• The exercise:
Write the records from the line containing "Roughly how far" through the line containing "3073 millimetres" as a two-column CSV with the headers text and answer, one row per record. Put each value in its own quoted field and turn any line breaks into spaces.
--------------------
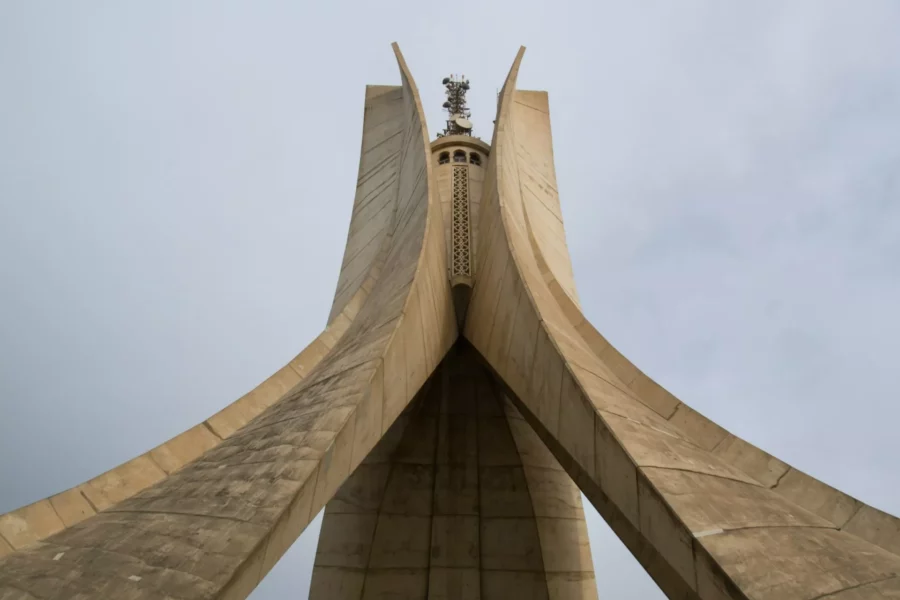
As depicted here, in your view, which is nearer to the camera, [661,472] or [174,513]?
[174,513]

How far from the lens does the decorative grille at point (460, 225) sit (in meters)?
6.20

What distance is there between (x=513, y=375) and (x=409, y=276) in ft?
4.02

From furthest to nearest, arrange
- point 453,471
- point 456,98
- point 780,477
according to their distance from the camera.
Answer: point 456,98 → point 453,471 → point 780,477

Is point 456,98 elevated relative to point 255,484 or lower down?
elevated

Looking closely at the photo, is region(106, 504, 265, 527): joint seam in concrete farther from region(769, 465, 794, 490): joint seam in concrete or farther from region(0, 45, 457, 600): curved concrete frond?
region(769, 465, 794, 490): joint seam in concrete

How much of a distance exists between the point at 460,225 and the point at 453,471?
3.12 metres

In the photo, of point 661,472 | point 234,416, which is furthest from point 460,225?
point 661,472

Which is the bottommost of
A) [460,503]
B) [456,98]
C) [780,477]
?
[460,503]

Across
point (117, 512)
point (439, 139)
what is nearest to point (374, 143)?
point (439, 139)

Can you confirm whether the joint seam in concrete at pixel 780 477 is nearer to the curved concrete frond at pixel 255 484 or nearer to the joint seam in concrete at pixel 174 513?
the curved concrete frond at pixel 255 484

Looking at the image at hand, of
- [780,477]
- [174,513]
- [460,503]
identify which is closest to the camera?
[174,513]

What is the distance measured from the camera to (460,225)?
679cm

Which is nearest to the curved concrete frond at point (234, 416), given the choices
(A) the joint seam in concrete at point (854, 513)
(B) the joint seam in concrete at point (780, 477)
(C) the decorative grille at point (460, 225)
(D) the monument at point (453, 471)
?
--------------------
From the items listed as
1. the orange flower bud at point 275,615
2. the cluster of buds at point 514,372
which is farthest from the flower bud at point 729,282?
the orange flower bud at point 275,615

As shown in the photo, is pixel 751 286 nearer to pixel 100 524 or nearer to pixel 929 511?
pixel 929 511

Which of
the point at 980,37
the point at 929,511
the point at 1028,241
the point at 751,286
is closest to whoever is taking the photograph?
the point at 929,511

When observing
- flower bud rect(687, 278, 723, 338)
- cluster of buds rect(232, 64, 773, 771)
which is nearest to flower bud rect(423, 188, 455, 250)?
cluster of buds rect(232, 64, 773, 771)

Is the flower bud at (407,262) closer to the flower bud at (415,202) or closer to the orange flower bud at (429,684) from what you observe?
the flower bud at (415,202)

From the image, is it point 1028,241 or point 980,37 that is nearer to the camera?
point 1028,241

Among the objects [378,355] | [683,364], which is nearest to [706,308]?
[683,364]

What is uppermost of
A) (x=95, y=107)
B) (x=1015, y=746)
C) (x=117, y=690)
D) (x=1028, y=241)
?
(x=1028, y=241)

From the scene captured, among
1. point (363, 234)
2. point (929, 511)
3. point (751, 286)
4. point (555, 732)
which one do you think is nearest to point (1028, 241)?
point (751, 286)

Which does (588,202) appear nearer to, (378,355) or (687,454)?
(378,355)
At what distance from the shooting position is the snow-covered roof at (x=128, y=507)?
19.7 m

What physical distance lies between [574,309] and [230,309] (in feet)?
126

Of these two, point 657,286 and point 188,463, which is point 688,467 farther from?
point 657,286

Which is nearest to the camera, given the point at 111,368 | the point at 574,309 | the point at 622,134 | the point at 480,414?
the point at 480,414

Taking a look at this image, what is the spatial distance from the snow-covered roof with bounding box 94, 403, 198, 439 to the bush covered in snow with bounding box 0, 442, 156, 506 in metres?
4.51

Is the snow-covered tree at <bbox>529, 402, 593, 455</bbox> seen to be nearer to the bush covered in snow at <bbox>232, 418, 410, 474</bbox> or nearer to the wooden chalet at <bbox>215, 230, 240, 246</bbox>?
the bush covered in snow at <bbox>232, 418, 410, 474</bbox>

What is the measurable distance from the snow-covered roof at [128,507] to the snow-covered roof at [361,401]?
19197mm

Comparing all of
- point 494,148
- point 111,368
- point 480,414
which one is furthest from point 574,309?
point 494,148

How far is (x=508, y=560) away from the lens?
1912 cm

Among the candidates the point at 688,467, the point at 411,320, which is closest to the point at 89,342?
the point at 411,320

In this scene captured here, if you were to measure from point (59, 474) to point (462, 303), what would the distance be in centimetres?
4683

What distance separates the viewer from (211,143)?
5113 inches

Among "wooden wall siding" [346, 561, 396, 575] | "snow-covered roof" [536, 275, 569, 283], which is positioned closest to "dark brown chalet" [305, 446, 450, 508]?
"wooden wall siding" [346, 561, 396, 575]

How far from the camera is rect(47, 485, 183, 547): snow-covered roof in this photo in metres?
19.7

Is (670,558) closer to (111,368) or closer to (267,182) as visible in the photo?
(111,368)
--------------------
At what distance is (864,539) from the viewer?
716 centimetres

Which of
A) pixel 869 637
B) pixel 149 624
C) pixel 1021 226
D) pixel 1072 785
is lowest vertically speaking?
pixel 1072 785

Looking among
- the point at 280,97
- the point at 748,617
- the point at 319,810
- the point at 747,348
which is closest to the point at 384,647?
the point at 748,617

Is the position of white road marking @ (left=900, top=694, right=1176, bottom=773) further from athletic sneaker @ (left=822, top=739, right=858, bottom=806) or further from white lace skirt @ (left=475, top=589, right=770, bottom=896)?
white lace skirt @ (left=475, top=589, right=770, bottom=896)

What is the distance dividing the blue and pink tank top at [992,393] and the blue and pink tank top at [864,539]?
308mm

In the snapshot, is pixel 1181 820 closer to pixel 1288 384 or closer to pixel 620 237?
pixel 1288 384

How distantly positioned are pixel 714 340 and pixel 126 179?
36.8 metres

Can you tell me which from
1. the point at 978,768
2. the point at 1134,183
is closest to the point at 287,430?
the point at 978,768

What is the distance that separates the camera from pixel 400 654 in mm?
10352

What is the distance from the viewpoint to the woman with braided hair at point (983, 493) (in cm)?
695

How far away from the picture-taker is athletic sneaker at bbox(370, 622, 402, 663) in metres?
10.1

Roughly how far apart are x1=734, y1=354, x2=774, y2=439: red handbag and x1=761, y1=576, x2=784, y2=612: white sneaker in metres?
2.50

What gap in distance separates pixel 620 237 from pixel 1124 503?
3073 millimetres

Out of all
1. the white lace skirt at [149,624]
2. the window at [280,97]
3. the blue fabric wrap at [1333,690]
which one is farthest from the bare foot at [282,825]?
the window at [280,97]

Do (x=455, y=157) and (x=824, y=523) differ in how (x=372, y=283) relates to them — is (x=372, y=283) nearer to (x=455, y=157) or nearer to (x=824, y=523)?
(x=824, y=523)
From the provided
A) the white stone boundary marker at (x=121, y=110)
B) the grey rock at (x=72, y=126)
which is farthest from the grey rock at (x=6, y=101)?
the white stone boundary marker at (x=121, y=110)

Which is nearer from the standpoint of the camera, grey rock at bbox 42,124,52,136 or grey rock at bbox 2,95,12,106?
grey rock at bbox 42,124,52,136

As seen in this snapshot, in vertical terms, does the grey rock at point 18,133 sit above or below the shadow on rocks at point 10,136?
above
--------------------
• Task answer:
text,answer
"Roughly how far apart are x1=734, y1=354, x2=774, y2=439: red handbag and x1=761, y1=576, x2=784, y2=612: white sneaker in metres?","2.50"
"What gap in distance separates pixel 620 237 from pixel 1124 503?","3073 millimetres"